Because the Americans were embarrassed about having an African-American as a fighter pilot, even for the French, they pressured the French Air Force to release him. Their bigotry could not bear the proof that their views of African-Americans were wrong; that they were in fact human beings that could accomplish anything like their white American brethren.

Being released from the French Air Force, this true American warrior, wanting to stay in the fight, rejoined the French infantry because he knew that if he joined the American Infantry he would probably end up doing menial work until the end of the war, as was common for African-American Soldiers at that time.

For his heroism, he ended the war with many awards for heroism to include the Knights of the Legion d'honneur.

After the war, Bullard remained in France as a jazz musician and club owner. He became acquainted and played with people like the great African-American entertainers and writers as Josephine Baker, Louis Armstrong and Langston Hughes.

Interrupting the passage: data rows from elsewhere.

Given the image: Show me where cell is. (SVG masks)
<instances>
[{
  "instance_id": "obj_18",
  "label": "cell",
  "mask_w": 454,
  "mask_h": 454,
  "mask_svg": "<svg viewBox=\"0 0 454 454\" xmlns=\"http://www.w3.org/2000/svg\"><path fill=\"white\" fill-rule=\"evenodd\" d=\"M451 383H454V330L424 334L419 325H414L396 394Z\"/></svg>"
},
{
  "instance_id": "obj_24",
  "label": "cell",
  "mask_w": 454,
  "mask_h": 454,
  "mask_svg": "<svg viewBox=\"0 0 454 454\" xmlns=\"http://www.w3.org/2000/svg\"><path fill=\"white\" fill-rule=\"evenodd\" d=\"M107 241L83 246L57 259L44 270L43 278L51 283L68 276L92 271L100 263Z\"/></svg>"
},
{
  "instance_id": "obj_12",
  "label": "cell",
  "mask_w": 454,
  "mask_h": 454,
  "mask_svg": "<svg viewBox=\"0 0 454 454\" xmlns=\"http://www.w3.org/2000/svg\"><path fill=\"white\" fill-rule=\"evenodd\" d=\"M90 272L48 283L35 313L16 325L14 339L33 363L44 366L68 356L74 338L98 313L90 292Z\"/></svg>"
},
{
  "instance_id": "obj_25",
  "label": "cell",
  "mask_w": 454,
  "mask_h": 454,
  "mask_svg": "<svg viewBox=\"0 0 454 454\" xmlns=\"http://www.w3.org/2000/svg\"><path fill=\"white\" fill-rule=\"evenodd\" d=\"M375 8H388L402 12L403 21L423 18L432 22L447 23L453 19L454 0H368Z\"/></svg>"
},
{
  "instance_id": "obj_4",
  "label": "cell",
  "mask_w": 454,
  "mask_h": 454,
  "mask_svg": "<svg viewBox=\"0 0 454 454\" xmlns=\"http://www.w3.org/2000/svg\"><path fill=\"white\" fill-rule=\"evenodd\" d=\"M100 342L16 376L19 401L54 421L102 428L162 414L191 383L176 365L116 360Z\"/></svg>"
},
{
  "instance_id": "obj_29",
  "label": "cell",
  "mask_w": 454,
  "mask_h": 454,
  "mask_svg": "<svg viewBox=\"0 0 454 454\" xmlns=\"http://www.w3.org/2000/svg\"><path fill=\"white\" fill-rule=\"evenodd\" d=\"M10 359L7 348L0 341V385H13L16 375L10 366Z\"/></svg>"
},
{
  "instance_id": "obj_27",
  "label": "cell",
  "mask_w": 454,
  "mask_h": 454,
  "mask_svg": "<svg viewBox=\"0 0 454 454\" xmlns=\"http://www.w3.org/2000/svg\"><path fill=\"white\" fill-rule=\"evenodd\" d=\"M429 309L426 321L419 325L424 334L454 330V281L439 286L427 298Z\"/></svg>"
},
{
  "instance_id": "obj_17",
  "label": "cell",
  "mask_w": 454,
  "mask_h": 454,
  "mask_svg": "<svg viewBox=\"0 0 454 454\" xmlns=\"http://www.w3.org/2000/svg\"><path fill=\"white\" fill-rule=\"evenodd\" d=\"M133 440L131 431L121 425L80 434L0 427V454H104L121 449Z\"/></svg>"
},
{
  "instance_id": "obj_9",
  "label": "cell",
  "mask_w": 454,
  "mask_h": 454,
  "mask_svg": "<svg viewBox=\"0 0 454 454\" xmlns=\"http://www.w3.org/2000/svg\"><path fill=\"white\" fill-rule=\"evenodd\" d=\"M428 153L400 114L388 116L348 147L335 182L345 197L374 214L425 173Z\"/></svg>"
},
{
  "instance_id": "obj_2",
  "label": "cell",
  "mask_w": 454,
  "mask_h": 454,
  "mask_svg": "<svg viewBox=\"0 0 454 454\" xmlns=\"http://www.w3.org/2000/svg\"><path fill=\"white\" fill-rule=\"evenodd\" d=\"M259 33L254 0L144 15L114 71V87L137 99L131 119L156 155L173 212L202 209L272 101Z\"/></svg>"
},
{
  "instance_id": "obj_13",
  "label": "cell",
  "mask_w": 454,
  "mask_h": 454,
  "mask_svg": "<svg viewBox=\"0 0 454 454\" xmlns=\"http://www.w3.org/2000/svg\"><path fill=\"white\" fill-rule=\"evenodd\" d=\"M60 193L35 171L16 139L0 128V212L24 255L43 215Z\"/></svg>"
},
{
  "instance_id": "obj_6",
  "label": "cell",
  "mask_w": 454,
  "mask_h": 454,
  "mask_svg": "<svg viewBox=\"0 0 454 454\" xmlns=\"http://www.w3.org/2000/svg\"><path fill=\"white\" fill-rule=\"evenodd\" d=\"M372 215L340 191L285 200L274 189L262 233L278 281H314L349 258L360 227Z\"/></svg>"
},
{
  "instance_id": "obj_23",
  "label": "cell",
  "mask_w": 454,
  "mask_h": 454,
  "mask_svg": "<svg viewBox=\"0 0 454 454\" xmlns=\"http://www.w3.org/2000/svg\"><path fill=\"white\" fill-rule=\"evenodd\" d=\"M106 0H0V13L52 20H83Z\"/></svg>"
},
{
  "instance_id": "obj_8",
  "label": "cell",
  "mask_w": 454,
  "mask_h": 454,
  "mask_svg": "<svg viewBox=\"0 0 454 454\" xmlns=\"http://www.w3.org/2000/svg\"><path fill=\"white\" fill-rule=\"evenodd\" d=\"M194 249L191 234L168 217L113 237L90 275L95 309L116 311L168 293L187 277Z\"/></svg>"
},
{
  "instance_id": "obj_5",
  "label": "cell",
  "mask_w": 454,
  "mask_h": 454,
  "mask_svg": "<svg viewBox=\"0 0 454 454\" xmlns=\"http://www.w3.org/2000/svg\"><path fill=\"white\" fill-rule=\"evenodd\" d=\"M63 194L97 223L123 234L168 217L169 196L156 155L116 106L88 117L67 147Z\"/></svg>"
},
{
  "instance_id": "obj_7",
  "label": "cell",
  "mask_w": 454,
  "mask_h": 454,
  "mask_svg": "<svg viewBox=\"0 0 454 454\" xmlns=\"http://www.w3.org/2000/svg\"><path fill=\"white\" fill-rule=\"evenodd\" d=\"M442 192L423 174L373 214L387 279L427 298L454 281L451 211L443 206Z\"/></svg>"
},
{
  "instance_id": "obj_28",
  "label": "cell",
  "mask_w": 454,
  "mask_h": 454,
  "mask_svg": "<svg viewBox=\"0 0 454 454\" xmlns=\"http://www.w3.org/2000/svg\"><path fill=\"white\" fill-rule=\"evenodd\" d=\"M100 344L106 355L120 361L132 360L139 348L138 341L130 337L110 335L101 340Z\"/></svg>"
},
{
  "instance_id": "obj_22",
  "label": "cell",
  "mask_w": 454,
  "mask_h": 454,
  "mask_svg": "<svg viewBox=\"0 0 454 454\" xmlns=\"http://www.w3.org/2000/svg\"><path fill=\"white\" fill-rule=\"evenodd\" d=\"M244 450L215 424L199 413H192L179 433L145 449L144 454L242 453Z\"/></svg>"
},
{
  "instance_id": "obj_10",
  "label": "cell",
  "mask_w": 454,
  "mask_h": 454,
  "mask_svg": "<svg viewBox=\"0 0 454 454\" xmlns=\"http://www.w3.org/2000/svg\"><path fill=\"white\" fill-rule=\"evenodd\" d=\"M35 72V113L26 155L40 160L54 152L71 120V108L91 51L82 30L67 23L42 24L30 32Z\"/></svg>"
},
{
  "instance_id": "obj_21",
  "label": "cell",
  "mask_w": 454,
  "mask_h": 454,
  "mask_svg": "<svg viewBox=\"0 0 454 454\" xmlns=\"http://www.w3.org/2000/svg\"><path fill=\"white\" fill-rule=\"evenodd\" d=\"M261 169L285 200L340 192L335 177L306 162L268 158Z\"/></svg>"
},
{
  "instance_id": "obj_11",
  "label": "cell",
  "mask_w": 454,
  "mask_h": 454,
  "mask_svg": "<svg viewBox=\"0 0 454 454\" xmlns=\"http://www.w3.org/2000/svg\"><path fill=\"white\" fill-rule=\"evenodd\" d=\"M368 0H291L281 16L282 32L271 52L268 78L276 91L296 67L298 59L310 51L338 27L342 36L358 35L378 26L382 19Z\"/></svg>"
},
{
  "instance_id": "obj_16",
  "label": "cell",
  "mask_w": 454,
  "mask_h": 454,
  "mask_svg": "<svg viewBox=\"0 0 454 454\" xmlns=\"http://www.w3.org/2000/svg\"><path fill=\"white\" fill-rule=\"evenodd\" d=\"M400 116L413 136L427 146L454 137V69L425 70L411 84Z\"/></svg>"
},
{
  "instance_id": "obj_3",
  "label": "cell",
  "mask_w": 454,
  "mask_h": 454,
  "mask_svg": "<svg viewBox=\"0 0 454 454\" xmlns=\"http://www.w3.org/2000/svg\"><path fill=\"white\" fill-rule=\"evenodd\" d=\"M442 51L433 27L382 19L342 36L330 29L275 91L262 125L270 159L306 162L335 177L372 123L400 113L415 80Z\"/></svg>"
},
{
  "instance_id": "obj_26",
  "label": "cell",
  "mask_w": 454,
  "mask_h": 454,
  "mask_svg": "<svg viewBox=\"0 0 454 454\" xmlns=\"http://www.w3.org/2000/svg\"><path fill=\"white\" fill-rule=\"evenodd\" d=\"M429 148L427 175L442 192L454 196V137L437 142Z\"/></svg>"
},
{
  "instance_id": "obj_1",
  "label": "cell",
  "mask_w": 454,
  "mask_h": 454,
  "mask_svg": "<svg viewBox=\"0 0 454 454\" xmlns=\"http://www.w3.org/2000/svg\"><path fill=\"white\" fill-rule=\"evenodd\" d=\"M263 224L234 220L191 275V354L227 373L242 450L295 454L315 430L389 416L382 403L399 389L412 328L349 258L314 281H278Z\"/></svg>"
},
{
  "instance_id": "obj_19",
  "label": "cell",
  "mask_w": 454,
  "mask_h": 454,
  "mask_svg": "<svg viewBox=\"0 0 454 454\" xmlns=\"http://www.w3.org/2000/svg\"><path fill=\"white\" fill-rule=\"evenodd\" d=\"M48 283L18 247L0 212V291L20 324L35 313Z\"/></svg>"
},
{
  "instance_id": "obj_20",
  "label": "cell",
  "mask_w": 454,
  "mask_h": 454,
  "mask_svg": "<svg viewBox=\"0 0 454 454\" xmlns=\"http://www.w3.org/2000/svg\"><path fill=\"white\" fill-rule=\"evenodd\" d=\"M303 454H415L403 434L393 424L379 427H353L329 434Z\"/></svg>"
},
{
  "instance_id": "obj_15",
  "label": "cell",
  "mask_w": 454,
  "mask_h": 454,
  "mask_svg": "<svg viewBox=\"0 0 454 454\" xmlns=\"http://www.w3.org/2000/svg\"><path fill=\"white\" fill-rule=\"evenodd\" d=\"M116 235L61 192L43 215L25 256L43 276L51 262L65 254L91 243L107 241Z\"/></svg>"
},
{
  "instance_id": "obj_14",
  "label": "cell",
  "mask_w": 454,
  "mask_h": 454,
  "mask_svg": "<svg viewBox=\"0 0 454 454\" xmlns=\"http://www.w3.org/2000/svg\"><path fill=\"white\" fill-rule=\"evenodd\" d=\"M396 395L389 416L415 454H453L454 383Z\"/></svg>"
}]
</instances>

When World War II started, Bullard again found himself in the fight. He joined the French Resistance until he was badly wounded. The Resistance, rather than take the chance of having this hero captured, secretly smuggled him to American.

This great American Soldier died Oct. 12, 1961. When he was buried there were no American Soldiers at his funeral to give him honors. When he was laid to his final rest in New York City there was no bugler playing taps.

He was buried without any American military fanfare, but he was not forgotten by all. When the French Embassy in New York was notified of his death, they sent a military delegation to his funeral to bury him with full French military honors.

Many years later, our nation recognized his heroism. On Aug. 23, 1994, 77 years from the day he was rejected to fly for the Army Air Corps due to his race, he was posthumously commissioned a second lieutenant in the United States Air Force.

Not only was he one of the first combat pilots in the world, he was the first African-American combat pilot our nation produced.

In many respects, he was also one of the most highly decorated African-American Infantrymen our nation produced at the time. He deserves a seat of honor not just in French history, but also in ours.

His life can serve as an example of the things we can gain as a nation when eliminate hatred and discrimination from our hearts.

May his accomplishments help to usher in the day when all of G-d's children, people of all colors, can hold hands and sing the words of the old spiritual, "Free at last, thank G-d Almighty we are free at last."